>> BEGIN EXTRACT
Sincerity and the unreformed Church of England

During the late eighteenth century, two new concepts of civil religion came to challenge hitherto dominant Anglican versions. The first new concept remained Anglican, but its supporters were committed to a more comprehensive vision of an established church. Proponents of the second new concept rejected Anglicanism for a Dissenting vision of civil religion that, approaching the arrival of the millennium, would not require an established church. Both had much in common with earlier strands of civil religion. They celebrated the civil magistrate as the guarantor of Protestant spiritual liberty. Until the point of millennial perfection, proponents of both new concepts of civil religion remained committed to a church establishment in the Protestant nation against the dark forces of Roman Catholicism at home and abroad. The church establishment also upheld Christian morality in support of social order. Superstition and sacerdotal priests were to be prevented by the secular protections of the state in the Christian commonwealth. Committed to a sola scriptura approach, they aimed to construct anew the precepts of primitive Christianity. Learned ministers of the gospel would guide the laity in accessing the scriptures to maintain the relationship between the believer and God without sacerdotal mediation. Ministers were also pastoral and pedagogical to prevent backsliding into enthusiasm. Reason, science, and polite letters remained key signifiers of enlightened religion.
>> END EXTRACT
>> BEGIN GIVEN INFORMATION
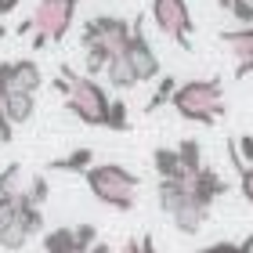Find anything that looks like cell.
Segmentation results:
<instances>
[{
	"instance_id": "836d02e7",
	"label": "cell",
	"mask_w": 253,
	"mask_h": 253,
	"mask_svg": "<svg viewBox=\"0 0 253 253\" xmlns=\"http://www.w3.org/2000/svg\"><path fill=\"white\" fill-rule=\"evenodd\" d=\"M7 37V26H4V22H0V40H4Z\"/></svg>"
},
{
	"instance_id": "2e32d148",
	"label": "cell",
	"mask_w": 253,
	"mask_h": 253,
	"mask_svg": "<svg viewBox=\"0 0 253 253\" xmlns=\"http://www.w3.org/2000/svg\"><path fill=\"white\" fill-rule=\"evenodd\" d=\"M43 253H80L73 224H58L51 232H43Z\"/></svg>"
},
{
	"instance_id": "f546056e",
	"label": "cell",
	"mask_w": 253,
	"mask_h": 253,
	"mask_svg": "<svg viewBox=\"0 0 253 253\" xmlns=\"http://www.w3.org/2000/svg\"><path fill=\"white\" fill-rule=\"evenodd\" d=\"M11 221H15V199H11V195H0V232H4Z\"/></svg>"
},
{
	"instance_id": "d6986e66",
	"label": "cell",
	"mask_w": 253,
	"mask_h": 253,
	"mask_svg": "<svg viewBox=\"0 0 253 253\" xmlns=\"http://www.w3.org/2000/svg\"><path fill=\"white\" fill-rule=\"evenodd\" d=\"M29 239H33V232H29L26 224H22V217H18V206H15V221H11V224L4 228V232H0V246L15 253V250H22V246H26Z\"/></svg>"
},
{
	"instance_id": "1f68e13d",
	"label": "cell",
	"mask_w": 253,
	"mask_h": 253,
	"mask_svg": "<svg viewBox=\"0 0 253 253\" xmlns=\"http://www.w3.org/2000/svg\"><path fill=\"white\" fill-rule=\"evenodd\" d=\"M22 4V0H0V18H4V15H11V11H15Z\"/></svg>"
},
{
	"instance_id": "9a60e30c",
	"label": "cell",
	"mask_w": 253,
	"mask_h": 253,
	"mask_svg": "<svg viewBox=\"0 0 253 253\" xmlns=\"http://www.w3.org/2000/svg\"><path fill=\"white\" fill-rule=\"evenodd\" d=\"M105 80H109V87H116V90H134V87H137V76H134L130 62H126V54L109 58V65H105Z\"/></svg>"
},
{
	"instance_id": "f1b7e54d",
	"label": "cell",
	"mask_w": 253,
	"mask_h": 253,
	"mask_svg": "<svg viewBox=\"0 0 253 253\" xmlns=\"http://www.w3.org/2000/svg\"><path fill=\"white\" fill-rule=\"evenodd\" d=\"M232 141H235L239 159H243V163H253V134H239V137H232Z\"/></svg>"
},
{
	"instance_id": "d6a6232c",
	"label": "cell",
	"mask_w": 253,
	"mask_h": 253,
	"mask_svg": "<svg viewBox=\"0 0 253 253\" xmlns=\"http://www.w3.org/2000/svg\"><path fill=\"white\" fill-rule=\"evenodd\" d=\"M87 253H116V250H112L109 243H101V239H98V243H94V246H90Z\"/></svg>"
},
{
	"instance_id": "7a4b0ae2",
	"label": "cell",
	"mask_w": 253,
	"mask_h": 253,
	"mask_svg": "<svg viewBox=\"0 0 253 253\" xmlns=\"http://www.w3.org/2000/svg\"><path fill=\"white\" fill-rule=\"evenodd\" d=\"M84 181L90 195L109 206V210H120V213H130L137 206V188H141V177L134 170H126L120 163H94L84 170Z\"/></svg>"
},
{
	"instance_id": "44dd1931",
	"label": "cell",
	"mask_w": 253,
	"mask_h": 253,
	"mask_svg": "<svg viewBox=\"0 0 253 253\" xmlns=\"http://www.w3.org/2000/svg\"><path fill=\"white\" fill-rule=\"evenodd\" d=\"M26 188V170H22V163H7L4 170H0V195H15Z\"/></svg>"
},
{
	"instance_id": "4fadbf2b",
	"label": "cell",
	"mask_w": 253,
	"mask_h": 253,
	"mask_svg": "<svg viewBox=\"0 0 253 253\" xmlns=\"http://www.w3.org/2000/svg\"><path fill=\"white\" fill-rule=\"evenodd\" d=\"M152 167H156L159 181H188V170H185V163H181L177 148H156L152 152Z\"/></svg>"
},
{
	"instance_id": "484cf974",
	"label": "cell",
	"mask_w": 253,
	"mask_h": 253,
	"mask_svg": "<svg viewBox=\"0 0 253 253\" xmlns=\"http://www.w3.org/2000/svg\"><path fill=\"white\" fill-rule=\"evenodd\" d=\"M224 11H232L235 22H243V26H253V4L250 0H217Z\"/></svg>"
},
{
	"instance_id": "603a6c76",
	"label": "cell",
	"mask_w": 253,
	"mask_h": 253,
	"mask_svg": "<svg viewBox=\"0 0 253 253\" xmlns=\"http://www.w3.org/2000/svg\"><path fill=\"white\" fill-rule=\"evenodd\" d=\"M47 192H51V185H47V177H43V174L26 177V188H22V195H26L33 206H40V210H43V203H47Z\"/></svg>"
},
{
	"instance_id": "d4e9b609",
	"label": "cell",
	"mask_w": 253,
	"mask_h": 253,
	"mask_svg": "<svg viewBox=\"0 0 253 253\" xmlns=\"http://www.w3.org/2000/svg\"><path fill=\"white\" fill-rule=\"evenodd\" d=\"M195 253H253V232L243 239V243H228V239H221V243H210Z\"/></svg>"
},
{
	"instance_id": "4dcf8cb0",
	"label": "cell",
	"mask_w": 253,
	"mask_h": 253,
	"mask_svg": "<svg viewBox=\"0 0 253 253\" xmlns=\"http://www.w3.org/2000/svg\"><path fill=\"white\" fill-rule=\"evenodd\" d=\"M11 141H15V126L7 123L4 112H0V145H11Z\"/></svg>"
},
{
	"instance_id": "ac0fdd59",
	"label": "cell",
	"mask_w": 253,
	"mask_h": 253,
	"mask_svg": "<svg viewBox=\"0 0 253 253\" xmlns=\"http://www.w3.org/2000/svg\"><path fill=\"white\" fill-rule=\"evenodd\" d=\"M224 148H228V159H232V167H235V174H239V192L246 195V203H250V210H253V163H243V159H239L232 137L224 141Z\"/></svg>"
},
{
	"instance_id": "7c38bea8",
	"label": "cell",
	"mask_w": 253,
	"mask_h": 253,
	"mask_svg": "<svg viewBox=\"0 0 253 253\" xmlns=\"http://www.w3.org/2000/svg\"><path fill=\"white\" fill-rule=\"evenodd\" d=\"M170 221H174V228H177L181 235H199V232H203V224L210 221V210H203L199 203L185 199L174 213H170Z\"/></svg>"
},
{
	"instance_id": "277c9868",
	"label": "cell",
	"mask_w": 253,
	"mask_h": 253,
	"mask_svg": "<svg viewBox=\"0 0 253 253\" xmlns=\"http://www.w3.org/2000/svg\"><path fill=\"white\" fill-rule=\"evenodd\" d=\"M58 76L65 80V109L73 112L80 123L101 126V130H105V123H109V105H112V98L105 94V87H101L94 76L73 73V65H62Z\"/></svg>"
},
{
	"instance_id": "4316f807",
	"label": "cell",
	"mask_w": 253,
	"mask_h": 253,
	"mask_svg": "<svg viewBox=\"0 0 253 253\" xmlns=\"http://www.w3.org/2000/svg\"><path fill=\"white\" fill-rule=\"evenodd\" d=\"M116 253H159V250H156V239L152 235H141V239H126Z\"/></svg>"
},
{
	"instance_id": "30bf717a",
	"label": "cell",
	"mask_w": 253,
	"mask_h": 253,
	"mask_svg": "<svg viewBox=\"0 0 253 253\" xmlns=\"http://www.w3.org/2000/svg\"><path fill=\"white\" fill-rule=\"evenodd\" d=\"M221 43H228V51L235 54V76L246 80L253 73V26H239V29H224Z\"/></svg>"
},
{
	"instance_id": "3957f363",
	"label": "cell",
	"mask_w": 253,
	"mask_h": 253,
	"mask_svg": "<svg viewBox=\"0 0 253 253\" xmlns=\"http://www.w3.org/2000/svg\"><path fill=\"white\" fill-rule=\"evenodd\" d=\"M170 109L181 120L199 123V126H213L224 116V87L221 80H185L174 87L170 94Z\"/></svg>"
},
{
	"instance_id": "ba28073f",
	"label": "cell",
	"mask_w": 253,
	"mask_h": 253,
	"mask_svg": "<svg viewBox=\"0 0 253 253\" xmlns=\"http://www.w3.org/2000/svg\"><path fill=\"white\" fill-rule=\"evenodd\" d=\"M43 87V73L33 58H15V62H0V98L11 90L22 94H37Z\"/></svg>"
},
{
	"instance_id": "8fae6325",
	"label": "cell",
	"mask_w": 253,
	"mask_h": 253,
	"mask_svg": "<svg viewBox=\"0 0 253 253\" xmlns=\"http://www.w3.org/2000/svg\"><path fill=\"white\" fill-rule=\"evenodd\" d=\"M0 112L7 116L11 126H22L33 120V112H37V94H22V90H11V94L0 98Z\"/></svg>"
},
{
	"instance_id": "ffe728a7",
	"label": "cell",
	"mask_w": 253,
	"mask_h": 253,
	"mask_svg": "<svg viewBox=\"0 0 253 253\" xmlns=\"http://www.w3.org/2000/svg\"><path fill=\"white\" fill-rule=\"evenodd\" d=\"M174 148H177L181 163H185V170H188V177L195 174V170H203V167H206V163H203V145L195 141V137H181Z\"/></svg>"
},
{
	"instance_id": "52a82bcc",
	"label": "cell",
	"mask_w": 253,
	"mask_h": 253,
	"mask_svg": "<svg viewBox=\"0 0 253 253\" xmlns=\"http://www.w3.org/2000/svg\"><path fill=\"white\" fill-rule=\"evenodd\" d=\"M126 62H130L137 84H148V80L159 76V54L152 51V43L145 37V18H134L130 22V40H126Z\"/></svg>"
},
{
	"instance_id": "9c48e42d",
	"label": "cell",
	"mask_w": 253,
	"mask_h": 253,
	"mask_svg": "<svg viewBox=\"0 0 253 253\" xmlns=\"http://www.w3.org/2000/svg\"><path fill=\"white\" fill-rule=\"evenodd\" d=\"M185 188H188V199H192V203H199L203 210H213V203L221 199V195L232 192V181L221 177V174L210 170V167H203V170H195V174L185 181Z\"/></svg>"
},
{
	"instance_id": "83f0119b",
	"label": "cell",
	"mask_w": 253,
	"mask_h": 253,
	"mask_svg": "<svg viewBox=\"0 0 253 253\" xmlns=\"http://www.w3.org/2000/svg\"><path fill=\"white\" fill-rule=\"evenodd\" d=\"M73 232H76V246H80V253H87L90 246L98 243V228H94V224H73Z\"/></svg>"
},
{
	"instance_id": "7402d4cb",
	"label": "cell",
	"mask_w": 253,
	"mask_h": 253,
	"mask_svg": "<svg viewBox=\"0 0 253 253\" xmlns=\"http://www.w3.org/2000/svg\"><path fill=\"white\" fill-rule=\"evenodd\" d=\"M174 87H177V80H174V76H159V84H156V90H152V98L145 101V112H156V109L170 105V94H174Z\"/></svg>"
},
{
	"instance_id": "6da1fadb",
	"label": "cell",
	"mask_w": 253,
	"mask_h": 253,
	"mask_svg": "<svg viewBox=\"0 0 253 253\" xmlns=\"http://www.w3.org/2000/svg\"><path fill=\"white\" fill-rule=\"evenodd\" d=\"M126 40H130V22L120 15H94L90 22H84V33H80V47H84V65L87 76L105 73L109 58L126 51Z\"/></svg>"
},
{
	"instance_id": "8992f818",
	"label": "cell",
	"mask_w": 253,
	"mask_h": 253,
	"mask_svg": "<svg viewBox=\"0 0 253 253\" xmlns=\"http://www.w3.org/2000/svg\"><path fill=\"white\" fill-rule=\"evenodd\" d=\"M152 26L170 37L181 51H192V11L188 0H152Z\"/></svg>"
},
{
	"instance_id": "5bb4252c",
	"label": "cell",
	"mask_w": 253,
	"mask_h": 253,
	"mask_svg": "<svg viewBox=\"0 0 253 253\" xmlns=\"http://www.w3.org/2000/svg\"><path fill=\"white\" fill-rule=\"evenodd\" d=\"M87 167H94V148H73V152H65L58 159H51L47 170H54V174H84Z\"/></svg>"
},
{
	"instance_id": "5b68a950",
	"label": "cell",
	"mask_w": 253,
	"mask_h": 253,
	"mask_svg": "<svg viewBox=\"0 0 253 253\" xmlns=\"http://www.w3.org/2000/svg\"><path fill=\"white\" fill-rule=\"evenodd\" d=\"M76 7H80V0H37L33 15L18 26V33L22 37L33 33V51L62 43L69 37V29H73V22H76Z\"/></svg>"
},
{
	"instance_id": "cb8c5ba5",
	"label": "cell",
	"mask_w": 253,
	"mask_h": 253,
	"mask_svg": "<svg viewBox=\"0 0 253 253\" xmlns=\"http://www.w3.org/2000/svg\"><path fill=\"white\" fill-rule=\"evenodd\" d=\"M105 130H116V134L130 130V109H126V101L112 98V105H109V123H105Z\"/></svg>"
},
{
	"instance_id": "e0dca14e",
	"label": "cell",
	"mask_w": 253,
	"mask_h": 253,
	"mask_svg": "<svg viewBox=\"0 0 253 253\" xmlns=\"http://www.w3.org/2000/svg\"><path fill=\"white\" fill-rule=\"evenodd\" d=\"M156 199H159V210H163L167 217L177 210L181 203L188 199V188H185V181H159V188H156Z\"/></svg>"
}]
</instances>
>> END GIVEN INFORMATION
REQUIRED ACTIONS:
1. In the passage on late-eighteenth-century civil religion, what did the church establishment uphold in support of social order?
2. Carry on the passage on late-eighteenth-century civil religion from its final sentence.

ANSWERS BY TASK:
1. It upheld Christian morality.

2.
Such features remained constant. But the features that changed were the targets of the language of Protestant Reformation and spiritual enlightenment. A language once used to justify the Christian commonwealth of Whig England founded on the Revolution settlement of 1689 was now being redeployed, to varying extents, against that very order. Dissenters turned the touchstones of Anglican anti-Catholicism – corruption, priestcraft, and usurpation – into a manifesto for reform. Proponents of both new concepts of civil religion sought a comprehensive vision of the church establishment. If the church was the whole nation at prayer, it should include the entire people without doctrinal speculation in matters of faith. The church establishment must institutionalise a common worship as the expression of a commonwealth founded upon gospel Christianity.

The first new concept of civil religion emerged during the subscription controversy between the 1760s and 1780s.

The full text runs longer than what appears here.